Text extract:
# Epson 1430 and accurip not dark enough



## LoneWolf2 (Aug 10, 2007)

Hey folks!
Having a little trouble with my 1430 when printing out my transparencies.

I've tred different resolutions and dot size when printing and I can't seem to get my vellums dark enough to use when exposing.
I'm not sure if my ink is just running out (i'm still on the stock carts that it came with) or if I need to change up my settings, but for those of you with a 1400 or 1430, what settings are you using to get dark films (preferably vellum)?


----------



## sben763 (May 17, 2009)

You will find most with that printer and accurip will use WP film. Do a nozzle check an dif that comes out good then contact accurip but they will recommend film also as the film will hold 10x more ink then vellum.


----------



## sh0rt (Sep 6, 2011)

Set Your printer to the best quality possible. Also get some water proof Film. It's a little more expensive, but worth losing your headache.


----------



## sben763 (May 17, 2009)

sh0rt said:


> Set Your printer to the best quality possible. Also get some water proof Film. It's a little more expensive, but worth losing your headache.


The printer settings will be useless When printing from a RIP


----------



## tkster95 (Aug 11, 2011)

Do you have an all black ink system for your printer? Or are you at least just drawing form the black cartridge? If its spraying down yellow, red and blue the print may not come out very opaque. Also do a "halftone test print" so you can calibrate your settings.


----------



## Printavo (Oct 7, 2007)

Are you using Ryonet's BlackMax ink? Idk if there's a difference really but we used that specific one.


----------



## LoneWolf2 (Aug 10, 2007)

I'm using just the black cartridge that came with the printer!

i've been messing with the settings more and have been getting some better results, it's just a pain in the butt.


----------



## Cal (Nov 29, 2007)

www.inkproducts.com has the solution. well worth the investment also parmelesupply for the ink in bulk Set the printer to photo quality paper with the above solutions. Works great.


----------

Problem set:
A – Return the text of the Epson 1430 thread between "I'm using just" and "(Nov 29, 2007)", inclusive.
B – In the Epson 1430 thread, how much more ink does sben763 say film holds compared with vellum?

Data excerpts:
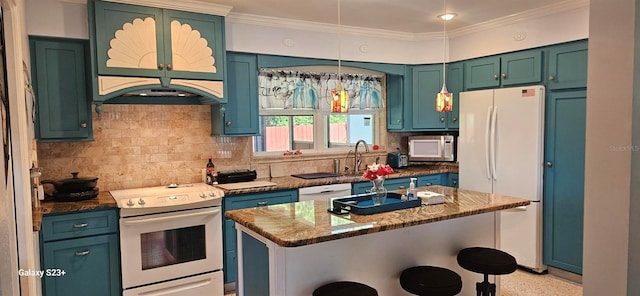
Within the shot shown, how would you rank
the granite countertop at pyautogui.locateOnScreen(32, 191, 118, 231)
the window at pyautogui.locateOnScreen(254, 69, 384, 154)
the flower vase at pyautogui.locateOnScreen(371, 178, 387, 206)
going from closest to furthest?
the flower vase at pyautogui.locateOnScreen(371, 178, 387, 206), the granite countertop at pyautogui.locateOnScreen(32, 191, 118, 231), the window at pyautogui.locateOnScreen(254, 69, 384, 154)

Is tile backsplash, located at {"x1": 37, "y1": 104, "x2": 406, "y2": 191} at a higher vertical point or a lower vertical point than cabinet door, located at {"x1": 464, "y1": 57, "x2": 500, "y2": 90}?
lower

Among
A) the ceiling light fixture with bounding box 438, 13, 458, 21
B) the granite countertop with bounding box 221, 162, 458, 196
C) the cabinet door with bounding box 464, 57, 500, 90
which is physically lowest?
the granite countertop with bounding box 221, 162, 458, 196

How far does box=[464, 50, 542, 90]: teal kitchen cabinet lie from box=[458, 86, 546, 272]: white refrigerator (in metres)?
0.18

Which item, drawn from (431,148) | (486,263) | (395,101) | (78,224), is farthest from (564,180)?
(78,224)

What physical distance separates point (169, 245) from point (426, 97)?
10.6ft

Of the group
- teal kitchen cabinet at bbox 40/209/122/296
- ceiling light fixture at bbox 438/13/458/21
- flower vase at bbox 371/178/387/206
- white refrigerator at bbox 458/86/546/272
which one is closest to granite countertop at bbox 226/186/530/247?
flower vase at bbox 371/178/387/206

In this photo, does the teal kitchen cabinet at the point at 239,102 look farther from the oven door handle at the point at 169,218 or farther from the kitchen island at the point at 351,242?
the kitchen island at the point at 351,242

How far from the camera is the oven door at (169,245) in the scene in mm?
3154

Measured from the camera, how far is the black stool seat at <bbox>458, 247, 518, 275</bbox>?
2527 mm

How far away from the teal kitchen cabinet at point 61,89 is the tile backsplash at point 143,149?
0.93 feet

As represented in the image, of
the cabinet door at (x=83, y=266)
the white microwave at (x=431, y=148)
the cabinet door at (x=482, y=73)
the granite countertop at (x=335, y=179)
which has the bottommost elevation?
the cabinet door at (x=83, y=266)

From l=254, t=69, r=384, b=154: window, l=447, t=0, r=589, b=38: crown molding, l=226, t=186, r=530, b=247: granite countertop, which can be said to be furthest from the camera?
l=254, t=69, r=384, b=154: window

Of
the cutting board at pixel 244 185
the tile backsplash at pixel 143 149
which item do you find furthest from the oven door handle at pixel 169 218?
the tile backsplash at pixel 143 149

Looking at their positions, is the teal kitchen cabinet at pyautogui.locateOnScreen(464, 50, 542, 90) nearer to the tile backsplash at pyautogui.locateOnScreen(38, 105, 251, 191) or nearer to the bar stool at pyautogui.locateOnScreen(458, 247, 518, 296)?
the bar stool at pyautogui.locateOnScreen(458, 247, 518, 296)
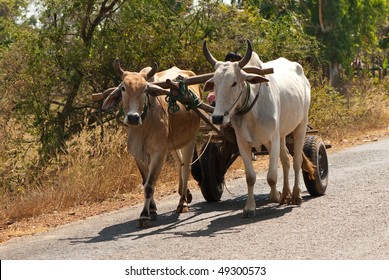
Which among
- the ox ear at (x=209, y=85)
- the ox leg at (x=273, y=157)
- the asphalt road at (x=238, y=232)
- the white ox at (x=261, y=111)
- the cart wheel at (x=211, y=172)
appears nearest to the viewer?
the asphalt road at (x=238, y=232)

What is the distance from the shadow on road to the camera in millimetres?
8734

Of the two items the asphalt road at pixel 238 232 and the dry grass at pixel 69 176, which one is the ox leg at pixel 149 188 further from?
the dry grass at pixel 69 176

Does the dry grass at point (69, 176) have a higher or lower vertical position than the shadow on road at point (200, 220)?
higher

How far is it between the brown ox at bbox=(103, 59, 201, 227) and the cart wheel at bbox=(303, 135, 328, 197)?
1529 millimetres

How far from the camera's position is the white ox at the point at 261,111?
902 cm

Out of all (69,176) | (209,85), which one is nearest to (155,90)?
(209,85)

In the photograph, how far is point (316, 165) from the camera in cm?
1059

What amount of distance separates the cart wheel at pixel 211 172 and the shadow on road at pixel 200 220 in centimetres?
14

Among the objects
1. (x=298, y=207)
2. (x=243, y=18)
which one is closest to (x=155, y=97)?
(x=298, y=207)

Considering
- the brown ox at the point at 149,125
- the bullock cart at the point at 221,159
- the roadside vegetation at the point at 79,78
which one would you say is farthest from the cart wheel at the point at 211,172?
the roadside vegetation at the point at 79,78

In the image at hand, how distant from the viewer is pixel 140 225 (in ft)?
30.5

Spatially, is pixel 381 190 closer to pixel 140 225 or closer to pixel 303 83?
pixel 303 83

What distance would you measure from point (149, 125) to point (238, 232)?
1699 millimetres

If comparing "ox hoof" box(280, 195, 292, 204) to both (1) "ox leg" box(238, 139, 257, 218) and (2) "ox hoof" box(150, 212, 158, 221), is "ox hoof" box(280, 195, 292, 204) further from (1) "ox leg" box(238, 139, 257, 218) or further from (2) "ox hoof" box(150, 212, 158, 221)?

Per-task answers:
A –
I'm using just the black cartridge that came with the printer!

i've been messing with the settings more and have been getting some better results, it's just a pain in the butt.


----------



## Cal (Nov 29, 2007)

B – Film holds 10 times more ink than vellum.